Allows you to ignore or capture packets based on TCP flags. Check a flag or a combination of flags in the Add Record frame, and click Add Flags. The new rule will be displayed. Now you can select the action to be taken when a new packet with the entered TCP flags is processed: the packet can be either captured or ignored.

 

tcpflag

 

This example shows how to make the program ignore TCP packets with the PSH ACK flag. All packets with other TCP flags will be captured.

 

 

Text

 

Allows you to capture packets that contain certain text. Enter a text string in the Add Record frame and click Add Text. The new rule will be displayed. Now you can select the action to be taken when a new packet is processed: the packet can be either captured or ignored.

 

textrule

 

This example shows how to make the program capture only the packets that contain "GET". Check the Case sensitive box if you want the rules to be case sensitive. Check the UTF8 or UTF16 box if you want the rule to match the text encoded using the respective encodings. All other packets that do not contain the text mentioned above will be ignored. If you would like to create a rule based on hex byte sequences, when the text is not printable (e.g. 0x010203), use the Advanced Rules.

 

 

Process

 

Allows you to capture packets based on the process name. Enter a process name in the Add Record frame and click Add Process Name.
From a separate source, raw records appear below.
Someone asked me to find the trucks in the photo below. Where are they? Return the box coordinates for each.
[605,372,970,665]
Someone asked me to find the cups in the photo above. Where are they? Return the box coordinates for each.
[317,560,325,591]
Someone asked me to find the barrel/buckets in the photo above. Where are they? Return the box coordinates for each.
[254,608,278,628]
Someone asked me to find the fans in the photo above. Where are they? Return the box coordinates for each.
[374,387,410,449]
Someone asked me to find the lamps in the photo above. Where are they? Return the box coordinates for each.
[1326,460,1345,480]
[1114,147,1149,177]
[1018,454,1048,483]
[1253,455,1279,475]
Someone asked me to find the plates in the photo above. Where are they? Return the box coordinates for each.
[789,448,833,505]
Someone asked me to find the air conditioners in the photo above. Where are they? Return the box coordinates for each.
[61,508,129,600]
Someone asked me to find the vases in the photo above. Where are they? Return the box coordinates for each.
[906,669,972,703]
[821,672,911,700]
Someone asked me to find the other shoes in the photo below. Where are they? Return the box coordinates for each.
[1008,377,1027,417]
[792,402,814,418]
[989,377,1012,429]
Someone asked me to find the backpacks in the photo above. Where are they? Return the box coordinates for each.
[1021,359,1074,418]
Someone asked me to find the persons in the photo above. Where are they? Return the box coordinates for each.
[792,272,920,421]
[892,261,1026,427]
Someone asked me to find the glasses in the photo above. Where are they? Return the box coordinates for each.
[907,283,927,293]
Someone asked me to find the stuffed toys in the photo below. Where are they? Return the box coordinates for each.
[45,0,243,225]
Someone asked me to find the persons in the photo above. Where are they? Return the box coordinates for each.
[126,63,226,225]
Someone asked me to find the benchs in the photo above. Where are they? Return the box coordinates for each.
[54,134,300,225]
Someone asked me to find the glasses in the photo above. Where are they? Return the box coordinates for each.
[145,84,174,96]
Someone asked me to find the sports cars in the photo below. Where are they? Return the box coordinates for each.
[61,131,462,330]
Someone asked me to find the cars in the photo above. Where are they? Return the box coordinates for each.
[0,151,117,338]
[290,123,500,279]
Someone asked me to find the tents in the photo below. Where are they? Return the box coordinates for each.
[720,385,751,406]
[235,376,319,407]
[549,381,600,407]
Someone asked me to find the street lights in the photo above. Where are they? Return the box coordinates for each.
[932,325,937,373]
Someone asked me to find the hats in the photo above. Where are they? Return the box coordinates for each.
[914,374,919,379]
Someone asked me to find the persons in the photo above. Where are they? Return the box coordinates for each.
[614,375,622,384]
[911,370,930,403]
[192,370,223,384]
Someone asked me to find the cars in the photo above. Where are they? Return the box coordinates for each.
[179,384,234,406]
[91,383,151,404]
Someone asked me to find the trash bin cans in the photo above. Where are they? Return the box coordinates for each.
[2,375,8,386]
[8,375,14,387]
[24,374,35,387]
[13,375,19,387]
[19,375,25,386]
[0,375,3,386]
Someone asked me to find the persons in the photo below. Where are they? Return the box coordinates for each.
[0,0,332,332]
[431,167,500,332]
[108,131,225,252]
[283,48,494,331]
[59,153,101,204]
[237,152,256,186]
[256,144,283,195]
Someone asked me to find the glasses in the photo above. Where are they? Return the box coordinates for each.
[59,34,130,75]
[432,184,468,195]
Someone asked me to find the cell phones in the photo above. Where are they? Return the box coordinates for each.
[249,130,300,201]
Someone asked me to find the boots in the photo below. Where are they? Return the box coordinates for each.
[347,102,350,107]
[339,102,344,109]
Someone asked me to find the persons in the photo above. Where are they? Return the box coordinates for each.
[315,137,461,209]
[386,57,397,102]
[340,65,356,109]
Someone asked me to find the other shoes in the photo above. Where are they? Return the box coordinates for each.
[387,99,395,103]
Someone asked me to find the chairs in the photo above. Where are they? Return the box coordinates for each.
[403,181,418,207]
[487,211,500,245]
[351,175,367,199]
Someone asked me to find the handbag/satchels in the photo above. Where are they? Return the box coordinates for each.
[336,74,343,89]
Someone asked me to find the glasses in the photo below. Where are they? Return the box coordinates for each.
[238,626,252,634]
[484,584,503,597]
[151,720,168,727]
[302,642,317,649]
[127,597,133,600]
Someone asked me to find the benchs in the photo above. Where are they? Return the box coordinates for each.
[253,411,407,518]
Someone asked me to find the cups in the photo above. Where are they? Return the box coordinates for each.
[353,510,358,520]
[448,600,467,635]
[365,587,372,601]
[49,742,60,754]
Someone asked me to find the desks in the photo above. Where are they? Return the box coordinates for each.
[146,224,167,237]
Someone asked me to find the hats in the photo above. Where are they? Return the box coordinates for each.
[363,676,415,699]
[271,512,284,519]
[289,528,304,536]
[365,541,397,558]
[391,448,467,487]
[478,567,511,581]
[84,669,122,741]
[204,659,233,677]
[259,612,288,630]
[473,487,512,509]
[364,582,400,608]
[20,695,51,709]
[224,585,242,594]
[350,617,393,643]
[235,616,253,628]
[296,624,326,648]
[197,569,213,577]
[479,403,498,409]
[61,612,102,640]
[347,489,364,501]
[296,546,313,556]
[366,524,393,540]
The new rule will be displayed. Now you can select the action to be taken when a new packet is processed: the packet can be either captured or ignored. You can enter partial process names, e.g. netscp or net; any process name that contains such a substring will match the rule. Process names are not case-sensitive.

 

procrule

 

This example shows how to make the program capture only the packets that were sent or received by netscp.exe. Packets sent by other processes will be ignored.

 

Advanced

 

Advanced rules are the most powerful and flexible rules that allow you to create complex filters using Boolean logic. For the detailed help on using advanced rules, please refer to the Advanced Rules chapter.